-- START OF Records to process --

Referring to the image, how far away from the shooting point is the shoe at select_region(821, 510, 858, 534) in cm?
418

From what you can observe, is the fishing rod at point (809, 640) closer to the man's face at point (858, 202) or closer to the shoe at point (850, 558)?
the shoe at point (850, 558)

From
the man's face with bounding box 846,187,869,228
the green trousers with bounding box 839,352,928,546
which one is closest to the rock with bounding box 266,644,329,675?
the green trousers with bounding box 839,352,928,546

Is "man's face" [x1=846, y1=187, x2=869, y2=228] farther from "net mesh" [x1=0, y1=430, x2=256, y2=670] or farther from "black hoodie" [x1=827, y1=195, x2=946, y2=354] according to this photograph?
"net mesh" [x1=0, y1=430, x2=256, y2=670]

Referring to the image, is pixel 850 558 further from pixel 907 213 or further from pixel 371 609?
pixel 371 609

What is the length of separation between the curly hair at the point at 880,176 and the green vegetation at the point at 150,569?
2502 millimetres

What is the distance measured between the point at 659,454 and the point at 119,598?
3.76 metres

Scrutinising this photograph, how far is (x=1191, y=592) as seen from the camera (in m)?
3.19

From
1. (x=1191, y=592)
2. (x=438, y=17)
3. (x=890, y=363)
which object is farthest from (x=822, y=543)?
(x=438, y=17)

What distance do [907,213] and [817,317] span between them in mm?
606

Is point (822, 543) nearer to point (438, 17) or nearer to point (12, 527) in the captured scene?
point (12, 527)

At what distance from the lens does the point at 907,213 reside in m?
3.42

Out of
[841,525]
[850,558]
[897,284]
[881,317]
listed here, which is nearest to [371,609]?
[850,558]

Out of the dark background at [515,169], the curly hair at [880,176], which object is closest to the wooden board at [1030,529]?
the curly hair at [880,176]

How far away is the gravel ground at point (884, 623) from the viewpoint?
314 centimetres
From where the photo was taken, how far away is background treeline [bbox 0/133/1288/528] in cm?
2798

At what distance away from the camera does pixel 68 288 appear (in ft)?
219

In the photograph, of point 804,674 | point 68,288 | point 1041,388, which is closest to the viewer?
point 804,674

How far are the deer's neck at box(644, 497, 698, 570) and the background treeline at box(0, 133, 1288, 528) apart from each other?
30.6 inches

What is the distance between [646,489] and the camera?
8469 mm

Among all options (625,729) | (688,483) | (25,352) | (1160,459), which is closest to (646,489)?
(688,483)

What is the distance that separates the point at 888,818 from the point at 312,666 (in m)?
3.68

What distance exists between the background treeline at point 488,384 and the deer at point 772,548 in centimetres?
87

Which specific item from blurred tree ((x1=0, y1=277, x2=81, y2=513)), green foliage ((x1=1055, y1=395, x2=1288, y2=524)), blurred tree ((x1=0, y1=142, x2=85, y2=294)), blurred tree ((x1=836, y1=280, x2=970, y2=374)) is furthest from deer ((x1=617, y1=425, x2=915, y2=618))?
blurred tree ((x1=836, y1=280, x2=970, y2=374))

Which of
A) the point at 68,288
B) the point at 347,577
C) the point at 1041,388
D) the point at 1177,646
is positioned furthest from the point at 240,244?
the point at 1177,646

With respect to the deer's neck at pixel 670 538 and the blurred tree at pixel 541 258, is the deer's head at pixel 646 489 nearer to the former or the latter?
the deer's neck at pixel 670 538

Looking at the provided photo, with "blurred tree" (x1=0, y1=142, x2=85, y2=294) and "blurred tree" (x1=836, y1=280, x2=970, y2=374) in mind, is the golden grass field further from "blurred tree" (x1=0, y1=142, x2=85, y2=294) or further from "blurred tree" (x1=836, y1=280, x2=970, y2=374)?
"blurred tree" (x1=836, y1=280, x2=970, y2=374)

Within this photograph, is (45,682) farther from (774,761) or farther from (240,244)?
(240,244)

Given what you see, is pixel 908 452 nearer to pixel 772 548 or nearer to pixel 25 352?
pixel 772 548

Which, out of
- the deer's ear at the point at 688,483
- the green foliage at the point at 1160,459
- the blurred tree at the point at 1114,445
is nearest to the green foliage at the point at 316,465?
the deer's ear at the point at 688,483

-- END OF Records to process --

_Aim:_
Lay out the listing above as a Markdown table with the columns Row and Listing line, starting at the line containing "Looking at the" and running through the final line of the listing. Number the rows from 1 and skip blank lines.

_Complete answer:_
| Row | Listing line |
|---|---|
| 1 | Looking at the provided photo, with "blurred tree" (x1=0, y1=142, x2=85, y2=294) and "blurred tree" (x1=836, y1=280, x2=970, y2=374) in mind, is the golden grass field further from "blurred tree" (x1=0, y1=142, x2=85, y2=294) or further from "blurred tree" (x1=836, y1=280, x2=970, y2=374)? |
| 2 | "blurred tree" (x1=836, y1=280, x2=970, y2=374) |
| 3 | Within this photograph, is (45,682) farther from (774,761) or farther from (240,244)? |
| 4 | (240,244) |
| 5 | Given what you see, is pixel 908 452 nearer to pixel 772 548 or nearer to pixel 25 352? |
| 6 | pixel 772 548 |
| 7 | Which, out of |
| 8 | - the deer's ear at the point at 688,483 |
| 9 | - the green foliage at the point at 1160,459 |
| 10 | - the blurred tree at the point at 1114,445 |
| 11 | is nearest to the green foliage at the point at 316,465? |
| 12 | the deer's ear at the point at 688,483 |